= Anne Shadwell =

English actress

Anne Shadwell was an English stage actress of the seventeenth century. She was one of the first English actresses to appear on stage following the Restoration. She was one of six recruited in 1660 by William Davenant for the new Duke's Company, acting under her maiden name Anne Gibbs.

Sometime between 1663 and 1667 she married the playwright Thomas Shadwell with whom she had four children. While some sources have her acting late into the century, it may be she effectively retired with the formation of the United Company in 1682. Her appearances had decreased since 1672.
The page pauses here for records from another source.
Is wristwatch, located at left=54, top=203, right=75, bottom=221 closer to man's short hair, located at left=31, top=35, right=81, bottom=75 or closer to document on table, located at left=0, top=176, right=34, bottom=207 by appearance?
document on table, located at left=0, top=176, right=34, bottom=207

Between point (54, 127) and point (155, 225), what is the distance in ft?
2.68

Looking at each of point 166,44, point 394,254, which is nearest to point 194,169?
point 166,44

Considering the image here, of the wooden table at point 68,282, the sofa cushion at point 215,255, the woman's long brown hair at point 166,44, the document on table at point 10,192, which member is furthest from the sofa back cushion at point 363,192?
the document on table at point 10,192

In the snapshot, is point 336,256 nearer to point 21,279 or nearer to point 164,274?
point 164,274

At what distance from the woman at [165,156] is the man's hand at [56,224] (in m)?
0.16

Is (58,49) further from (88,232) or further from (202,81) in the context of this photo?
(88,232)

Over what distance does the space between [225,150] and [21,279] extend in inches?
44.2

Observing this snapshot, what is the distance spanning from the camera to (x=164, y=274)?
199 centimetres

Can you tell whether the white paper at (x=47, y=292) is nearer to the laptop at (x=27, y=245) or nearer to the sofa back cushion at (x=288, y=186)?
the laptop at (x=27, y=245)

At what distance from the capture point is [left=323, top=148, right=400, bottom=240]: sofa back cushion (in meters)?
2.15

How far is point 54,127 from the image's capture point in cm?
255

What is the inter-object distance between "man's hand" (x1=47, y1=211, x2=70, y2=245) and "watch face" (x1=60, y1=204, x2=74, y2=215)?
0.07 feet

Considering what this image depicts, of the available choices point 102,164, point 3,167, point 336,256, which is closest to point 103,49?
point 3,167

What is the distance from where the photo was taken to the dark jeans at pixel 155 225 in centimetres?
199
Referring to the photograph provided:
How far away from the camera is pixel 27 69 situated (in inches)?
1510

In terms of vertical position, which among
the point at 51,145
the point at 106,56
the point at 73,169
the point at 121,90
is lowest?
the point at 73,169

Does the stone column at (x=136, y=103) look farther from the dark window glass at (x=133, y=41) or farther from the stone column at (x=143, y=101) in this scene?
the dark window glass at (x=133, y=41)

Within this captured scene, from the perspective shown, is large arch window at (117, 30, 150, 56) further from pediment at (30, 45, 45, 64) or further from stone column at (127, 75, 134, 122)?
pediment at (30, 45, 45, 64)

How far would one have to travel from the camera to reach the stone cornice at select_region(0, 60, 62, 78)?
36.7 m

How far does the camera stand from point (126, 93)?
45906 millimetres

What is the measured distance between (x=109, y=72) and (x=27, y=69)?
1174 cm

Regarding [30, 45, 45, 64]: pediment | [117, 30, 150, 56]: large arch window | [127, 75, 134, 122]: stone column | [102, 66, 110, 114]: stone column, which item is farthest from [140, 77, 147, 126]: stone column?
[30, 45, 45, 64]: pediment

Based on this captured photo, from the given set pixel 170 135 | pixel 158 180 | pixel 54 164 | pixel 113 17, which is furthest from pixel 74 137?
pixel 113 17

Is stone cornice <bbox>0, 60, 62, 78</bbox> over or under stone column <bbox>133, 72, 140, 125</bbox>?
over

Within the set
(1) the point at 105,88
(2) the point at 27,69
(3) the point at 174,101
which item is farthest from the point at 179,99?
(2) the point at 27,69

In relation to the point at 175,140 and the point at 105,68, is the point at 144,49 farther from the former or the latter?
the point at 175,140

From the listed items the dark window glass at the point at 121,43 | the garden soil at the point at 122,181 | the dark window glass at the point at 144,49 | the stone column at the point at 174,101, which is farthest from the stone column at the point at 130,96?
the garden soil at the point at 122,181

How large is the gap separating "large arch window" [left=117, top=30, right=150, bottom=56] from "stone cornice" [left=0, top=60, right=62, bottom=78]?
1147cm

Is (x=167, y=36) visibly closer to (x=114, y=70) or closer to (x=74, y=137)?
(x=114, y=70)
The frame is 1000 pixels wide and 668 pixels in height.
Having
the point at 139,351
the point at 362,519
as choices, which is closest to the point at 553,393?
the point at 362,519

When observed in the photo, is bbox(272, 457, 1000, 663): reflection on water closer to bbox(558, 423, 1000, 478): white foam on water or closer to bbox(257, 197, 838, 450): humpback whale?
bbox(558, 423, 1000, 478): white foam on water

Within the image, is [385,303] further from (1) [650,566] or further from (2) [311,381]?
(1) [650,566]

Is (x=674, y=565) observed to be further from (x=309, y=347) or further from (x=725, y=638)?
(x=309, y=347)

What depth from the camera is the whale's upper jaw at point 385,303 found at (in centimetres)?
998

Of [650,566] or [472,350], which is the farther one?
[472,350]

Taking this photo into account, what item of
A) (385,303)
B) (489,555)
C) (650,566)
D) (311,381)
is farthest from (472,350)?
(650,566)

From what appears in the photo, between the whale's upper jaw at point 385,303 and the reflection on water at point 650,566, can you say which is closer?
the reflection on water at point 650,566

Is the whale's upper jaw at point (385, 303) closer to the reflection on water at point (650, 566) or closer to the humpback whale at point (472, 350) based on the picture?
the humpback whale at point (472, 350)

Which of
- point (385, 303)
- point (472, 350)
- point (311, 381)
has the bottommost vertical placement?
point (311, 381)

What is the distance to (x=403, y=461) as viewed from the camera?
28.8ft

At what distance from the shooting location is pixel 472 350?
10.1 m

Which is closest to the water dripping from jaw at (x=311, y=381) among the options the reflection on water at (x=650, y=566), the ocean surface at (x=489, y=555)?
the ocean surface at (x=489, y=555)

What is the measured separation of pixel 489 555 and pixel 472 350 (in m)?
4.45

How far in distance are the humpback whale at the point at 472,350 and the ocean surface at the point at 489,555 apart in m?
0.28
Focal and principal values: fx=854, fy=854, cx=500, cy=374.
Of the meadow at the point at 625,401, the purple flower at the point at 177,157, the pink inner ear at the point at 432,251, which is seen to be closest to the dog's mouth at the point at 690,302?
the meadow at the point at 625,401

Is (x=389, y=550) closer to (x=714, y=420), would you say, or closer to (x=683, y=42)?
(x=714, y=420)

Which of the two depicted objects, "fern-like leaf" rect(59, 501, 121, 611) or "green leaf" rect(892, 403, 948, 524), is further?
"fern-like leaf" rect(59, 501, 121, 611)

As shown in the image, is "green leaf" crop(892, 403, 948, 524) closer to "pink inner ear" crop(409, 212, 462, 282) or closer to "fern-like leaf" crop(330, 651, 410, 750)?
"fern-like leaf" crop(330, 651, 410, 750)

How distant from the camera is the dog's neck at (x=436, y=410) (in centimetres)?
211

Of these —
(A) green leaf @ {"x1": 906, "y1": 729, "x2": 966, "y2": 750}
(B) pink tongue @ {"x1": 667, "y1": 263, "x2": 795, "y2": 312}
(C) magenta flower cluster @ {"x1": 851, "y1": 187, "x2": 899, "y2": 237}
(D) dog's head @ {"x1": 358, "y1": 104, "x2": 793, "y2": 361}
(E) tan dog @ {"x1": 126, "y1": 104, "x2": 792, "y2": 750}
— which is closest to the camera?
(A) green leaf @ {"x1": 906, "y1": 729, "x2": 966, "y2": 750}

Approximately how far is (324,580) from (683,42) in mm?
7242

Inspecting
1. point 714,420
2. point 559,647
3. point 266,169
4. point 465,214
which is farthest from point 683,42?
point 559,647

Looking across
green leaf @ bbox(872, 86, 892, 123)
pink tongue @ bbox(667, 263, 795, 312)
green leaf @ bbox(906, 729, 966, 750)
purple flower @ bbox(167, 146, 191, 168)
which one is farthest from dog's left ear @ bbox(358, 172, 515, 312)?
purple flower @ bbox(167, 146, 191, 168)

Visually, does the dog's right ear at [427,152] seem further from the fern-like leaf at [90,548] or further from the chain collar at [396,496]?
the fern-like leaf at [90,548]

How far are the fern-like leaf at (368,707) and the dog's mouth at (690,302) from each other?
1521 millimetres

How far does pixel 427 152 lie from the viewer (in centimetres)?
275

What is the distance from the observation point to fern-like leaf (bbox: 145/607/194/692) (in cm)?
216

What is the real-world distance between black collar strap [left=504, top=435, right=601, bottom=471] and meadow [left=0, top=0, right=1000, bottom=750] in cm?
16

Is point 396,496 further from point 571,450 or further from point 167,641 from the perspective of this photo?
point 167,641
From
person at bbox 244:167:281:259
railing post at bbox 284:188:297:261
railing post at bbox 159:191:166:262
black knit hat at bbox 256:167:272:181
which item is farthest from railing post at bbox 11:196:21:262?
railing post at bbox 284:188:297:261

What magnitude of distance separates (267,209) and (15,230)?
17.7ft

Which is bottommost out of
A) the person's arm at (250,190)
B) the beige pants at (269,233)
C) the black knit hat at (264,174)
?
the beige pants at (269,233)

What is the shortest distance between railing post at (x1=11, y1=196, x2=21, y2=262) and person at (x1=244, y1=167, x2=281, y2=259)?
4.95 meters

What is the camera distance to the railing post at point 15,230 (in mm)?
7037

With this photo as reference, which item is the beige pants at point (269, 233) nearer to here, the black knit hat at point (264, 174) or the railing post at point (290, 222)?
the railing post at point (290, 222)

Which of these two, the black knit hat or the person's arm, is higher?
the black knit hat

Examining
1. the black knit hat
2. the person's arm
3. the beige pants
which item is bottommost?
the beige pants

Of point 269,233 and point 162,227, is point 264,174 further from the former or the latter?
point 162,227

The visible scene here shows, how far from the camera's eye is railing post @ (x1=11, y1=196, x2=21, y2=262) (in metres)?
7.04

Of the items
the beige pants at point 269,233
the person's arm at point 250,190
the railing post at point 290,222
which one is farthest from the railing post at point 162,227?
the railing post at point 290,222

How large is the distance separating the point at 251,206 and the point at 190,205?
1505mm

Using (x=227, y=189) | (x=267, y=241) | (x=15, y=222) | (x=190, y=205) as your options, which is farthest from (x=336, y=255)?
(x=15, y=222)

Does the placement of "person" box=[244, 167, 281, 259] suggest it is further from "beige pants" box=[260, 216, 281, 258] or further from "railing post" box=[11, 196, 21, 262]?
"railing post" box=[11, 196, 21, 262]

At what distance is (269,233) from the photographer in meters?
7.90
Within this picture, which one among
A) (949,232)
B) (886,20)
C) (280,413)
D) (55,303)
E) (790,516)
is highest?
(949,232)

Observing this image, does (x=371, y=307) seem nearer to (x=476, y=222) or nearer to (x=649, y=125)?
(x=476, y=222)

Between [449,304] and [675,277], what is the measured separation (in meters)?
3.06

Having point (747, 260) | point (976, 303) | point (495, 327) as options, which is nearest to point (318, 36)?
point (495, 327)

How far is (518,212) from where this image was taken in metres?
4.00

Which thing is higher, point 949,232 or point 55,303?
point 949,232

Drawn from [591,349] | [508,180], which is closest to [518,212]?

Following her husband's death in 1692 she was left the bulk of his estate. She had an investment in the Drury Lane Theatre in 1709, when she joined a petition to Queen Anne by the manager Christopher Rich, but nothing is known about her after this point.

==Selected roles==
- Lucia in The Cutter of Coleman Street by Abraham Cowley (1661)
- Decio in The Slighted Maid by Robert Stapylton (1662)
- Heraclia in The Rivals by William Davenant (1664)
- Cleora in Mustapha by Roger Boyle (1665)
- Emelia in The Sullen Lovers by Thomas Shadwell (1668)
- Lady Cockwood in She Would If She Could by George Etherege (1668)
- Claina The Women's Conquest by Edward Howard (1670)
- Irene in Charles VIII of France by John Crowne (1671)
- Joanna in Juliana by John Crowne (1671)
- Celinda in The Six Days' Adventure by Edward Howard (1671)
- Caelia in The Fatal Jealousy by Henry Nevil Payne (1672)
- Lucia in Epsom Wells by Thomas Shadwell (1672)
- Rose in The Morning Ramble by Henry Nevil Payne (1672)
- Clara in The Cheats of Scapin by Thomas Otway (1676)
- Arbella in Madam Fickle by Thomas D'Urfey (1676)
- Lady Gimcrack in The Virtuoso by Thomas Shadwell (1676)
- Beatrice in The Wrangling Lovers by Edward Ravenscroft (1676)
- Mrs Essence in Tom Essence by Thomas Rawlins (1676)
- Duchess of Eboli in Don Carlos, Prince of Spain by Thomas Otway (1676)
- Clarina in The Counterfeit Bridegroom by Aphra Behn (1677)
- Victoria in Friendship in Fashion by Thomas Otway (1678)
- Maundy in Sir Patient Fancy by Aphra Behn (1678)
- Flora in The Counterfeits by John Leanerd (1678)
- Lucinda in The Loving Enemies by Lewis Maidwell (1680)

==Bibliography==
- Highfill, Philip H, Burnim, Kalman A. & Langhans, Edward A. A Biographical Dictionary of Actors, Actresses, Musicians, Dancers, Managers & Other Stage Personnel in London, 1660–1800, Volume 13. SIU Press, 1991.
- Howe, Elizabeth. The First English Actresses: Women and Drama, 1660–1700. Cambridge University Press, 1992.